#### BRANO DI TESTO
Dunque lo schema dell'epos di Pian delle Beccacce è quello classico già usato nel passato per glorificare altri Rjurikidi ed è comunque delineato molto chiaramente: da una parte c'è l'armata del santo principe Demetrio, sceso in santa crociata. Dall'altra i pagani infedeli di Mamai, contro i quali solo Demetrio vincerà, perché agisce nel nome della vera fede cristiana, la fede russa, brandendo la Croce di Cristo come arma più importante!

In questi poemi tuttavia, sono nascoste gran parte delle nostre informazioni che ci permettono di tessere il racconto dei reali avvenimenti di quel lontanissimo 1380. A queste fonti tradizionali, certo, se ne accompagnano altre, che però ci sono sembrate secondarie, quanto al contenuto. Anche l'archeologia ha dato un piccolo contributo e qualche scarsa conferma, ma sicuramente gli avvenimenti, come ci sono giunti, sfrondati dell'immaginazione e della fantasia "edificante" degl'ispirati monaci amanuensi, non possono che esser quelli che racconteremo più avanti, giusto perché hanno resistito alla severa critica storica russa di questi ultimi anni.

E ritorniamo allora ai fatti. Demetrio, prima di rimettersi in marcia, pensa bene di consultarsi con i suoi generali e con i principi presenti, in un gran consiglio tenuto nel villaggio, diventato poi giustamente famoso, di Cjòrnovo, non lontano dalla sua Mosca.

Le opinioni dei suoi uomini non sono unanimi.

Alcuni insistono sul passare subito sulla riva destra del Don e portarsi in avanti, altri addirittura avrebbero voluto rinunciare e tornare indietro. Passare il Don, dicevano ancor altri, era un atto senza ritorno. Una volta compiuto, bisognava dare battaglia senz'altro indugio, perché sarebbero stati immediatamente dopo il guado in vista del nemico. Nessuno conosceva la zona così bene, da muoversi con sicurezza contro un nemico che avrebbe attaccato, non appena li avesse visti. C'era chi insisteva sul fatto che, una volta passati sull'altra riva del fiume, in qualunque caso bisognava distruggere i ponti, perché in tal maniera i Lituani stavolta non avrebbero avuto più la possibilità di usarli e sferrare un attacco di sorpresa sulla retroguardia russa.

Demetrio ascolta tutti, ma è impaziente. Vinta la sua innata irrisolutezza, ad un bel momento chiude ogni ulteriore discorso e dice:

"Ci conviene o fratelli sacrificare le nostre terre per la vera fede cristiana affinché non siano catturate le nostre città dai pagani e non vengano saccheggiate le sante chiese di Dio" e ancora "Fratelli miei (questo era il modo in cui i principi si chiamavano fra di loro), è meglio una morte onorevole e visto che siamo già qui è impensabile, senza disonore, decidere di ritornare. Perciò andremo avanti e affidiamo le nostre sorti al Signore per la difesa della nostra fede e della nostra chiesa".

#### COMPITO DA SVOLGERE
Per favore, prosegui il brano su Demetrio e la battaglia di Pian delle Beccacce, riprendendo subito dopo il suo discorso al consiglio di Cjòrnovo. Le voci riportate dopo questo punto sono materiale a parte, indipendente dal brano.

#### DATI ESTRATTI
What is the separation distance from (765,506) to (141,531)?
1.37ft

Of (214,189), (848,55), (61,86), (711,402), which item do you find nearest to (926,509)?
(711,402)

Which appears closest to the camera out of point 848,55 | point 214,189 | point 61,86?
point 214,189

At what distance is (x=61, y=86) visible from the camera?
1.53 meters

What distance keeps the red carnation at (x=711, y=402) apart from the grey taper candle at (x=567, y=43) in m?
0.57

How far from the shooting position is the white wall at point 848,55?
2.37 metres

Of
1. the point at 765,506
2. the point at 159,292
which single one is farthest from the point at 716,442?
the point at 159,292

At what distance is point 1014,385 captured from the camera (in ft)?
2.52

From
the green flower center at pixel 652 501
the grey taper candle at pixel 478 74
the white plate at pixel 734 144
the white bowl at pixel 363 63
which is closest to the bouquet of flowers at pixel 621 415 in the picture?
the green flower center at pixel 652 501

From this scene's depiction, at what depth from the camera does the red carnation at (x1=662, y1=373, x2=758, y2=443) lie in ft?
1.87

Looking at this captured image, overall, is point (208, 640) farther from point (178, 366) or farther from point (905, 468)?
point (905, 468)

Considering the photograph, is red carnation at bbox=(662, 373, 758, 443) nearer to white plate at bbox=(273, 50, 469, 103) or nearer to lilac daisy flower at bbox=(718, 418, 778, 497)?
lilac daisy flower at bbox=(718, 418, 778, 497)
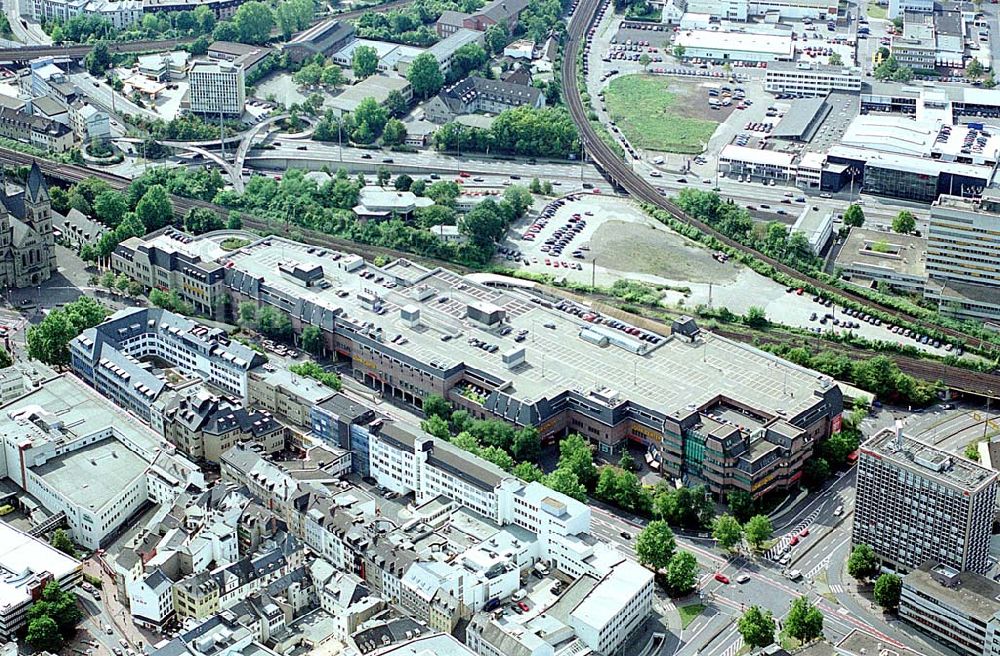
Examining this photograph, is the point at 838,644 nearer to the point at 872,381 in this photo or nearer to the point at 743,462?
the point at 743,462

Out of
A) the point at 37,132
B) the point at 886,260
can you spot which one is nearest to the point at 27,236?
the point at 37,132

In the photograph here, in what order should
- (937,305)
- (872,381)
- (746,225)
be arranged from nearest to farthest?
(872,381) < (937,305) < (746,225)

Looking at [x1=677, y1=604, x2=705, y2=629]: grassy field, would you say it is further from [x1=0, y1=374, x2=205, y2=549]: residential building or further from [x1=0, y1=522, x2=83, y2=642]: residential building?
[x1=0, y1=522, x2=83, y2=642]: residential building

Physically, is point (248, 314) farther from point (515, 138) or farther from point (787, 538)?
point (515, 138)

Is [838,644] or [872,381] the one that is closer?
[838,644]

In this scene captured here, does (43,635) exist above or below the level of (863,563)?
above

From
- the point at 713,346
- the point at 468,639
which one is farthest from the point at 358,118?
the point at 468,639

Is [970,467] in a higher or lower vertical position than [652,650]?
higher

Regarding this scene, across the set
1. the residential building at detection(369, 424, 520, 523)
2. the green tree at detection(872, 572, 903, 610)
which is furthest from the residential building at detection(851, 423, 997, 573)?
the residential building at detection(369, 424, 520, 523)
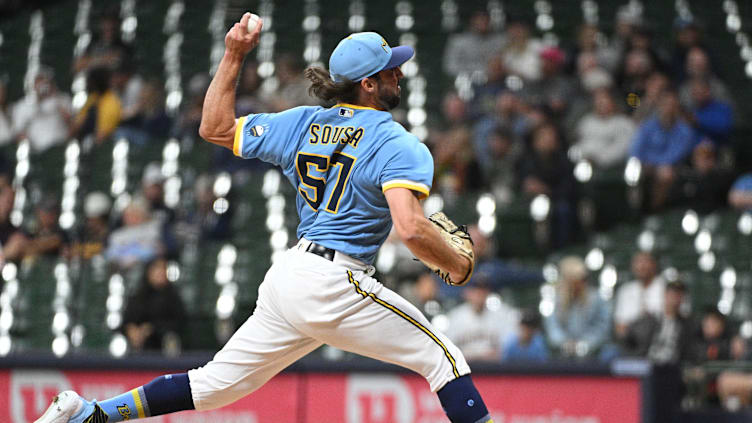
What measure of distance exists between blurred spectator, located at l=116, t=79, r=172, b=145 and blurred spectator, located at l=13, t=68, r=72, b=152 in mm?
729

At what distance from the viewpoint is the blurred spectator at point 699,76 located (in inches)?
394

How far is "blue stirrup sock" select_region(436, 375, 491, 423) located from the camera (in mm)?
4207

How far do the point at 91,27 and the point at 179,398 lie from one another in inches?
377

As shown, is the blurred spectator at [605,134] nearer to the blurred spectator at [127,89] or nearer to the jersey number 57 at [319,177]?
the blurred spectator at [127,89]

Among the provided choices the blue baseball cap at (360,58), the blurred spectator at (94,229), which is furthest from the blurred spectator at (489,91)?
the blue baseball cap at (360,58)

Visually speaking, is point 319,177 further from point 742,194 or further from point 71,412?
point 742,194

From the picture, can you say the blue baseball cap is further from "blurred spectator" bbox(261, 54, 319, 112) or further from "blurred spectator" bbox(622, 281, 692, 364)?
"blurred spectator" bbox(261, 54, 319, 112)

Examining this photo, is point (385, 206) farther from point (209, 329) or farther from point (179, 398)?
point (209, 329)

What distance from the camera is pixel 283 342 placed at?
4301mm

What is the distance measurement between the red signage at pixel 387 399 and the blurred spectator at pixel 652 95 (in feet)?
15.0

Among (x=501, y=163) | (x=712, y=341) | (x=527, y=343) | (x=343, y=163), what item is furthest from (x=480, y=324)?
(x=343, y=163)

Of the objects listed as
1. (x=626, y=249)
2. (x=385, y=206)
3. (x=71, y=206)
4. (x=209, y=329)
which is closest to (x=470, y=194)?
(x=626, y=249)

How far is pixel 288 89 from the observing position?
11109 mm

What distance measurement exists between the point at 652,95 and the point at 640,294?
244 centimetres
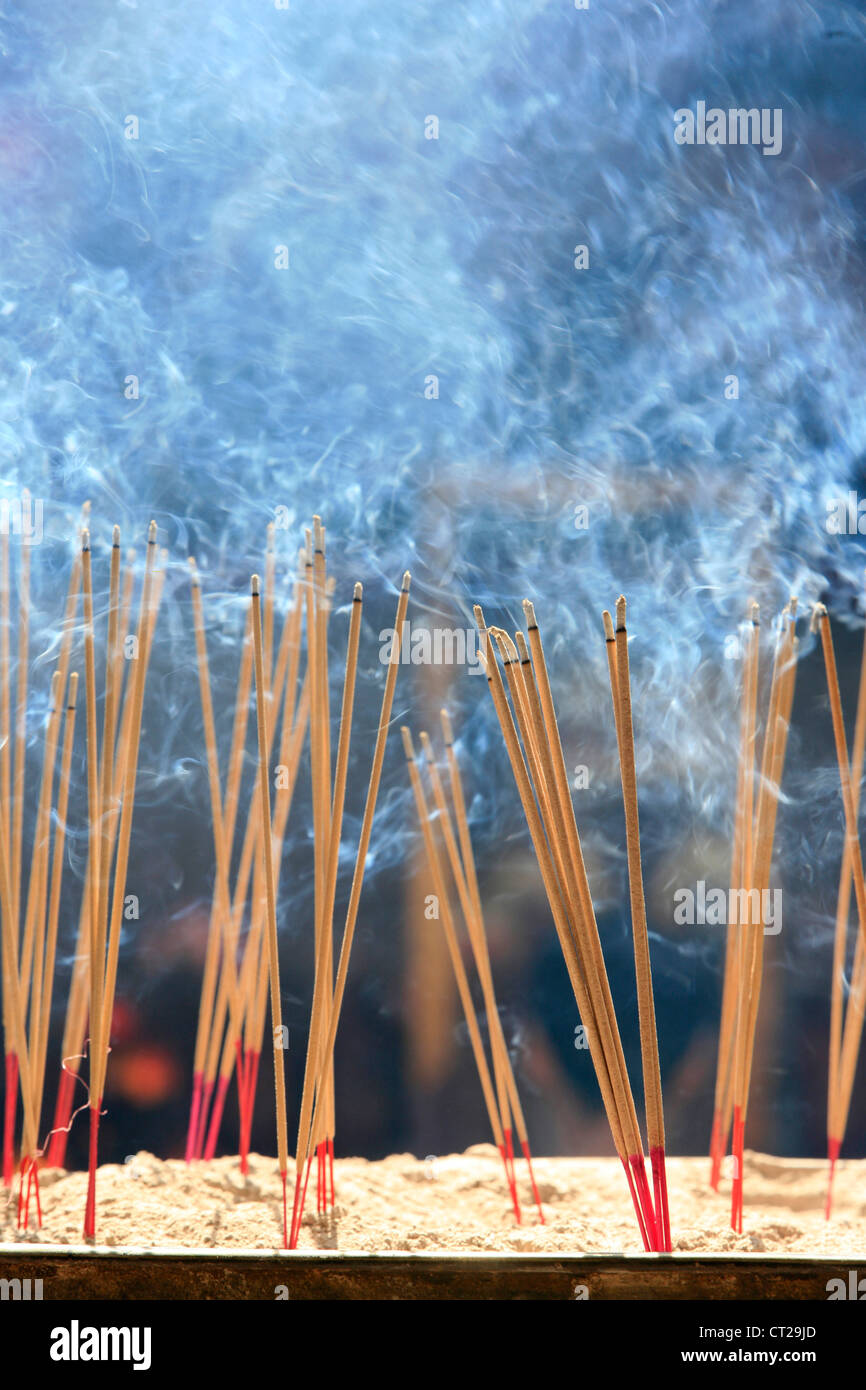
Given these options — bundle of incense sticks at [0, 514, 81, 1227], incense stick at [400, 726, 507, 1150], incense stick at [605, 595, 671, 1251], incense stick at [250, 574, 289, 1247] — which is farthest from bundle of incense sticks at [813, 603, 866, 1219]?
bundle of incense sticks at [0, 514, 81, 1227]

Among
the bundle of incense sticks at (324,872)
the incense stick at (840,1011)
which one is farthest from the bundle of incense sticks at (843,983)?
the bundle of incense sticks at (324,872)

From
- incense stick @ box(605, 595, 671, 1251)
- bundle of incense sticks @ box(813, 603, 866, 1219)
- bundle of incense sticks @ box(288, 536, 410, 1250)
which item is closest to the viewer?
incense stick @ box(605, 595, 671, 1251)

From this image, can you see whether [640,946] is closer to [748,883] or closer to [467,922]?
[748,883]

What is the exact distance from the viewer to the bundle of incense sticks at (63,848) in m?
1.33

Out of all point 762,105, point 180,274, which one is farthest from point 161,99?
point 762,105

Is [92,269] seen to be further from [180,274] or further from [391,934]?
[391,934]

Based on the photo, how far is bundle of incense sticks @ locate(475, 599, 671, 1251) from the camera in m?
1.20

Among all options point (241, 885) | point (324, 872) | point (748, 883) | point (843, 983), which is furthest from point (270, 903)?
point (843, 983)

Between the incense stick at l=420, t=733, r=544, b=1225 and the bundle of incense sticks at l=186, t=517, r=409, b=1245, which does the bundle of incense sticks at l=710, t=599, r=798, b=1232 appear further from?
the bundle of incense sticks at l=186, t=517, r=409, b=1245

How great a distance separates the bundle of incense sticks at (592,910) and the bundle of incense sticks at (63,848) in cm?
51

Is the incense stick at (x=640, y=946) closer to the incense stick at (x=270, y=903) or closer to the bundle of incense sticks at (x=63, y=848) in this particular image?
the incense stick at (x=270, y=903)

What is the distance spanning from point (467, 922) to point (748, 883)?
411 millimetres

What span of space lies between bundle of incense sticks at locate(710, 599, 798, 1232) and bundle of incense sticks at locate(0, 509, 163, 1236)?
0.80m

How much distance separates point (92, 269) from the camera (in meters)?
1.61
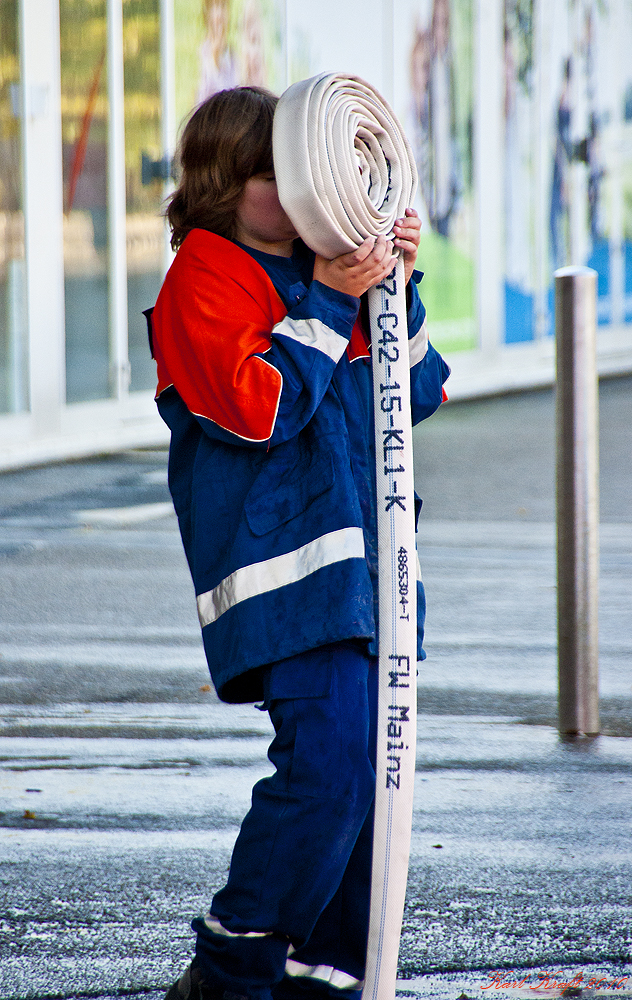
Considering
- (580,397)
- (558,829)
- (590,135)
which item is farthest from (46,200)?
(590,135)

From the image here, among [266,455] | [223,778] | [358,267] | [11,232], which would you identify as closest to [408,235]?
[358,267]

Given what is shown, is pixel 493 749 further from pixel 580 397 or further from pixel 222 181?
pixel 222 181

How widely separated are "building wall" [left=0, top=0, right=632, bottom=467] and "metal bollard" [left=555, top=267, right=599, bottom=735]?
20.1 ft

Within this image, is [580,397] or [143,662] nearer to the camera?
[580,397]

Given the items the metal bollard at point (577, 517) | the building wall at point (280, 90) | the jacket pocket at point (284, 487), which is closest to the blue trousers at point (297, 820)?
the jacket pocket at point (284, 487)

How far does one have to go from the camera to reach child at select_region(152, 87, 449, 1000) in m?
2.31

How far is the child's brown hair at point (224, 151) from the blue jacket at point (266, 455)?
0.06 m

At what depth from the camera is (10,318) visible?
33.2 ft

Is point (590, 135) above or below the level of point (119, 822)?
above

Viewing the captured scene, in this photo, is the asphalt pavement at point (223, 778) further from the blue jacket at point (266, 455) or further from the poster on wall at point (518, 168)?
the poster on wall at point (518, 168)

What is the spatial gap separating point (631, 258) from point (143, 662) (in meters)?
14.3

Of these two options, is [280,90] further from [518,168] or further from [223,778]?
[223,778]

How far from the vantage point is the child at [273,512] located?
91.0 inches

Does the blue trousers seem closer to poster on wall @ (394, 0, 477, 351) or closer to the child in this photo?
the child
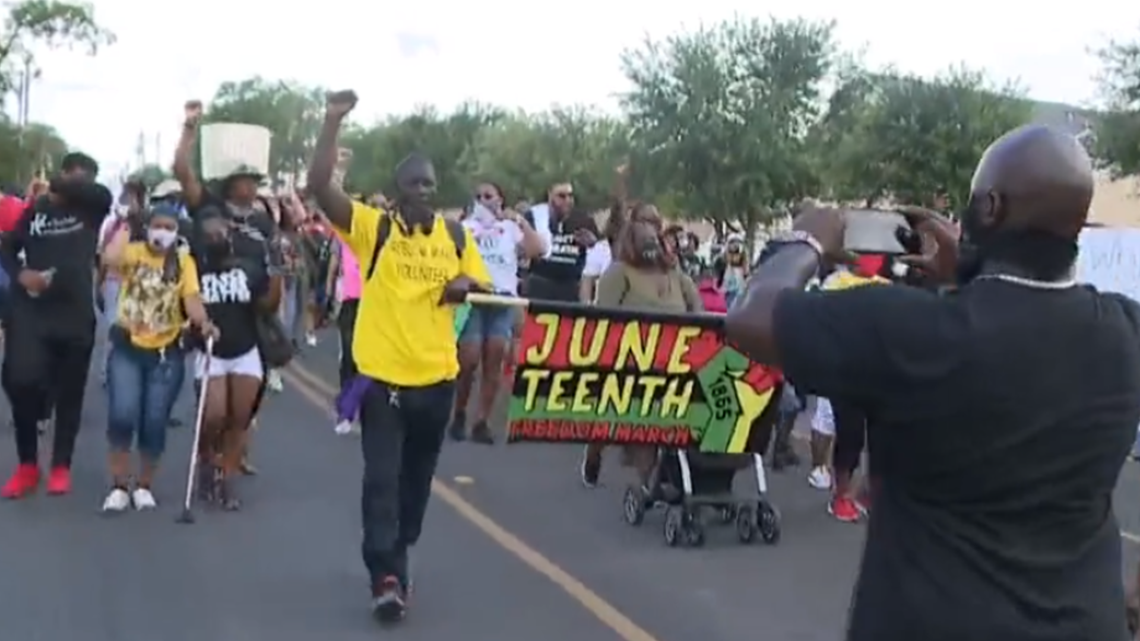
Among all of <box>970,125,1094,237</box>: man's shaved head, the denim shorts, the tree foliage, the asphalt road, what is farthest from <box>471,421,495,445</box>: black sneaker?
the tree foliage

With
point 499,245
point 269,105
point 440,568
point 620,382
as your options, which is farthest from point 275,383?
point 269,105

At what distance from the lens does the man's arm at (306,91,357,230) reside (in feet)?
22.7

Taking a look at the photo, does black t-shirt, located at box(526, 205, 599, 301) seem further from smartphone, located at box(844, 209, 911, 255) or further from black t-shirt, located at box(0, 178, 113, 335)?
smartphone, located at box(844, 209, 911, 255)

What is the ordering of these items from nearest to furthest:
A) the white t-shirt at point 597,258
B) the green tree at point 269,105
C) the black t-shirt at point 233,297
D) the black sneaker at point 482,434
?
the black t-shirt at point 233,297 < the black sneaker at point 482,434 < the white t-shirt at point 597,258 < the green tree at point 269,105

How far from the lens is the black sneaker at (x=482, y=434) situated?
13.6 metres

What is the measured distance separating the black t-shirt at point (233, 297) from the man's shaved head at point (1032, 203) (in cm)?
765

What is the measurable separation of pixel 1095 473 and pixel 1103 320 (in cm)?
27

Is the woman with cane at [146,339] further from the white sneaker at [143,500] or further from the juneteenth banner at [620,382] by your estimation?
the juneteenth banner at [620,382]

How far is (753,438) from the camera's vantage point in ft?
29.0

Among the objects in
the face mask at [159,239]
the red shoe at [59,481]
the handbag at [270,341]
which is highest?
the face mask at [159,239]

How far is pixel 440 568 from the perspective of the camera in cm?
872

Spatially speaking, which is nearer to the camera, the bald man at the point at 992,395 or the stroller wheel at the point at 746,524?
the bald man at the point at 992,395

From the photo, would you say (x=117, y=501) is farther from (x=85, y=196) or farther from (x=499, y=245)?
(x=499, y=245)

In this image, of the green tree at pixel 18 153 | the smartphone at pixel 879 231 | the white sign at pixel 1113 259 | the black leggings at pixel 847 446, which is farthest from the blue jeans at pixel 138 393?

#### RISULTATO
A queste parole i principi russi non hanno altri argomenti e rispondono anche loro con altrettanta solennità:

"O signore e principe russo! Abbiamo deciso di sacrificare la nostra vita al tuo servizio ed è giunta l'ora di versare il nostro sangue per te e col nostro sangue ci sentiremo battezzati ancora una volta".

Il dado ormai è tratto.

Si chiamano i genieri e i pontieri, si costruiscono le strade e i ponti per attraversare il grande fiume, e il 6 settembre si comincia la traversata. Il fiume qui è abbastanza largo, ma i guadi giusti sono stati già individuati.

Prima di mettersi in marcia però, com'è consuetudine, Demetrio tiene il suo discorso agli uomini armati e, dopo che tutti hanno pregato, inginocchiati all'alba di un fosco mattino, è stata letta la lettera che Sergio ha scritto a tutti i russi in guerra.

Finalmente l'insegna di Demetrio, con la figura del Salvatore ricamata in oro, viene benedetta e poi innalzata: è il segnale di mettersi in marcia.

Ci si mette in cammino, non senza aver prima ascoltato le notizie degli esploratori mandati in avanscoperta, i quali hanno confermato la presenza degli uomini di Mamai nella pianura oltre il Don dove nidificano le beccacce. La processione d'uomini, carri, animali e materiali è lunghissima, ma abbastanza ordinata e spedita. Quando tutti hanno attraversato il Don, si smontano e si distruggono i ponti. Demetrio vuole, non solo impedire ai Lituani un attacco inaspettato da tergo, ma anche impedire, con questo, un ripiegamento dei suoi, in caso di sconfitta ed eventuali defezioni degli altri udel. Se è così, questa è una manovra innovativa nella solita tattica russa negli scontri fra principi, quando c'era un fuggi-fuggi generale alla minima difficoltà in campo, secondo le ricerche storico-militari moderne russe.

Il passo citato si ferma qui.